Top-down hydrogen/deuterium exchange and ECD-stitched FTICR-MS for probing structural dynamics of a 29-kDa enzyme

Abstract

Top-down hydrogen/deuterium exchange mass spectrometry (HDX-MS) is becoming a powerful tool for structural biology. Using gas-phase sequencing methods such as electron capture dissociation (ECD), “H/D scrambling free” top-down HDX measurements on proteins can be made with high resolution and full sequence coverage. Although it has clear advantages over traditional proteolysis- and liquid chromatography-based HDX-MS, its application has thus far been limited to small (<18kDa) proteins. The current study has extended the top-down approach to structural dynamics characterization of a nearly 30kDa protein, carbonic anhydrase II (CAII). Employing a novel “ECD-stitching” method, which combines two different ECD settings optimized for the observation of small and large fragments respectively, a total of 120 fragment ions were obtained with sufficient signal/noise for top-down HDX-MS analysis. These ions cover the whole sequence of the protein and provide an average resolution of 2 residues.
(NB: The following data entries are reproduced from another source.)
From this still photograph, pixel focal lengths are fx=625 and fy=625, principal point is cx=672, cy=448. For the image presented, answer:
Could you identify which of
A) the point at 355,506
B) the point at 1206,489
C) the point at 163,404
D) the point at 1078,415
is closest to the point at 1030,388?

The results have shown that the most protected region in CAII is the β-sheet motif located in the center of the enzyme, while α-helices located at the outer surface exhibit much less protection. A high degree of protection was also found in loops where solvent access is restricted. These observations are compatible with the structural features of CAII as provided by X-ray crystallographic studies. In addition, the drug-induced conformational transitions of CAII were also characterized. The ECD-stitching top-down approach should be readily applicable to other large proteins and protein complexes, and may give better insights into conformational changes and other solution-phase processes than can be obtained via crystallographic techniques.